> _ЗАДАНИЯ_:
1. Назовите всех людей, которые упомянуты по имени или фамилии в тексте о революции и пьянстве.
2. Допишите следующий фрагмент текста о революции и пьянстве, начав сразу после его последней фразы.

> _ИСХОДНЫЙ ТЕКСТ_:

- Вы думаете, Феликс Эдмундович, революцию совершили мы, большевики? Хрен вам, революцию совершила пьяная матросня! Вечером 25 октября ко мне домой завалились три пьяных матроса… а дальше как отрезало.
Повальное пьянство, если верить фольклору, еще раз подтвердило старую истину о том, что в нем-то и кроется главная причина всех без исключения бед России. В том числе и революции.
Хмурое петроградское утро 1917 года. 26 октября. Ленин тяжело открывает глаза, поднимает голову и тут же опускает на валик дивана. Голова трещит. Гадко во рту. Подводит память. Над ним склоняется верный Дзержинский.
- Феликс Эдмундович, где же мы вчера были?
- У девочек, Владимир Ильич, - шепчет Дзержинский, - у девочек.
- И что же?
- Пили, Владимир Ильич, много выпили.
- И что же?
- Спорили и кричалиж.
- А потом?
- Взяли Зимний, Владимир Ильич.
- Погорячились, Феликс Эдмундович, погорячились…
Впрочем, беда состояла еще и в том, что в тумане беспробудного пьянства возбужденное сознание видело еще и спасение России:
От многого было бы избавление, если бы, допустим, в апреле 17-го Ильич был таков, что не смог бы влезть на броневик.
Владимир Ильич хорошо знал склонность пролетарского человека к зеленому змию. Еще накануне переворота, находясь в квартире Фофановой, он, согласно фольклору, шлет отчаянную записку в ЦК:
Товарищи цекисты, передайте питерскому пролетариату, что пьянка пьянкой, но чтоб в ночь на 26-е на революцию вышли все поголовно. За два отгула, конечно.

> _ПЕРЕЧЕНЬ ЗАПИСЕЙ_:
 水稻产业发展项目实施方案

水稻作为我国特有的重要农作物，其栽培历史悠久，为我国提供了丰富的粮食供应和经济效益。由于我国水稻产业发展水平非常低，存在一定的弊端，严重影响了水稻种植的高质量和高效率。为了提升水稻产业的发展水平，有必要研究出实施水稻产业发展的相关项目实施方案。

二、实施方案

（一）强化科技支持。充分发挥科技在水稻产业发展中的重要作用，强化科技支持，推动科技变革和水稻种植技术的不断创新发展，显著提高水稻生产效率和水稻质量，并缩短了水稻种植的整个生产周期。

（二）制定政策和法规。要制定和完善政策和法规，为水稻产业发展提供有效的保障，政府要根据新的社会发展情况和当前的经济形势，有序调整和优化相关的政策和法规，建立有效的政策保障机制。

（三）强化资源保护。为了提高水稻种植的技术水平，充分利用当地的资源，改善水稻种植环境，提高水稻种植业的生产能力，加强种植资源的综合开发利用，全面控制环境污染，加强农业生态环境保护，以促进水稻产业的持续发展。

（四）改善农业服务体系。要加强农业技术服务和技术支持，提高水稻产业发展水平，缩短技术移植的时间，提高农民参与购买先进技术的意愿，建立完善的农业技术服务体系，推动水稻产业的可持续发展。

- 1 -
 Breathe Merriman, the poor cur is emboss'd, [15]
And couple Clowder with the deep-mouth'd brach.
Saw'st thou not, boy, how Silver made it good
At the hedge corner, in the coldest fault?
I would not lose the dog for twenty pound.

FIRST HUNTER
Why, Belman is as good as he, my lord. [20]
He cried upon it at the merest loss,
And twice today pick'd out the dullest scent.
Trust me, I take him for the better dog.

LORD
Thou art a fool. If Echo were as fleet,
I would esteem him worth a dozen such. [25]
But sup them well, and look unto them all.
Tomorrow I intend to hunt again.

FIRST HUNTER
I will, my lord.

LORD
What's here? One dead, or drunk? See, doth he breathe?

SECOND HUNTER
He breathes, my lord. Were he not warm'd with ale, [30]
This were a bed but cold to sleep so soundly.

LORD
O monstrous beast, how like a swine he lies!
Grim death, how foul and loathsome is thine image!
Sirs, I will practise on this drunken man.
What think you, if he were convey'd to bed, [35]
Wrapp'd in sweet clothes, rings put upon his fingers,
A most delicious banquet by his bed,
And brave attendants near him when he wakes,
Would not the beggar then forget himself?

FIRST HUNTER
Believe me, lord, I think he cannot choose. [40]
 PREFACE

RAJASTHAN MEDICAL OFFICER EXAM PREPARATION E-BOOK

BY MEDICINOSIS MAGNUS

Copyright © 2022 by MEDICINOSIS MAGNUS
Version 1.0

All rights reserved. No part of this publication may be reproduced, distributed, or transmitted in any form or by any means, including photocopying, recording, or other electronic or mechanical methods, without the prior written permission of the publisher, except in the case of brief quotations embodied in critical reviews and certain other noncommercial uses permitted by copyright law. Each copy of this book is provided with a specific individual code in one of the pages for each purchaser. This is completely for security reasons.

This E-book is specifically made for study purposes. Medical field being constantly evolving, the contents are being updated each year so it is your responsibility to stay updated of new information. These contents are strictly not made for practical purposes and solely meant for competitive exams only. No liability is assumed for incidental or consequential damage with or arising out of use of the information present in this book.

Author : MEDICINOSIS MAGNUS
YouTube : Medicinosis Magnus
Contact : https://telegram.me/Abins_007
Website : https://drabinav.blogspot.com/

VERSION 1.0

> _ОТВЕТЫ ПО ЗАДАНИЯМ_:
1. Феликс Эдмундович Дзержинский, Владимир Ильич Ленин, Фофанова.

2.
Поверить в благополучный исход большевистской авантюры даже в то время было непросто. Ну, поиграли в революцию. Ну, захватили власть. Так ведь ее никто и так не любил. Но все это временно. Все образуется. Многие годы фольклор пытается разобраться в причинах этого недоверия собственным предчувствиям.
"Армянское радио" спросили:
- Почему победила Октябрьская революция в Петрограде?
- Потому что штаб революции разместился в Институте благородных девиц.
- Если бы они были менее благородны, то революционные матросы взяли бы штурмом не Зимний, а Смольный.
Это в анекдоте. А в жизни в 1917 г. здание Смольного, в котором еще совсем недавно располагался Институт благородных девиц, а ныне разместился штаб революции, вызывало ощущение двойственности. У одних Смольный пробуждал чувство гордости: все-таки штаб революции, для других его репутация была запятнана дореволюционным прошлым. Казалось, в самом названии "Институт благородных девиц" крылось что-то неприличное и стыдное. Над Смольным потешались, подвергая его невиданному остракизму.
- Собираюсь разводиться…
- Как… Вы столько лет вместе… Ваша жена прекрасная добродетельная женщина…
- Все это так. Но в прошлом она окончила Смольный. А нынче я даже имени института не переношу.
На радостном фоне революционных лозунгов о скорой счастливой жизни мало кто расслышал недоумение, которое было зафиксировано фольклором.
1917 год. Петроград. Внучка декабриста слышит шум на улице и посылает прислугу узнать, в чем дело. Вскоре прислуга возвращается:
- Там революция, барыня.
- О, революция! Это великолепно! Мой дед тоже был революционером! И что же они хотят?
- Они хотят, чтобы не было богатых.
- Странно… А мой дед хотел, чтобы не было бедных.
Отрезвление началось очень скоро. И, судя по фольклору, началось сверху. Согласно одному из анекдотов, сразу после Октябрьского переворота Ленин взобрался на броневик и произнес речь:
- Товарищи! Революция, о которой так долго мечтали большевики, свершилась! Теперь, товарищи, вы будете работать восемь часов в день и иметь два выходных дня в неделю.
Дворцовая площадь потонула в криках "ура!"
- В дальнейшем вы, товарищи, будете работать семь часов в день и иметь три выходных дня в неделю.
- Ура-а-а-а!
- Придет время, и вы будете работать один час и иметь шесть выходных дней в неделю.
- Ура-а-а-а-а-а!!!
Ленин повернулся к Дзержинскому:
- Я же говорил вам, Феликс Эдмундович, работать они не будут.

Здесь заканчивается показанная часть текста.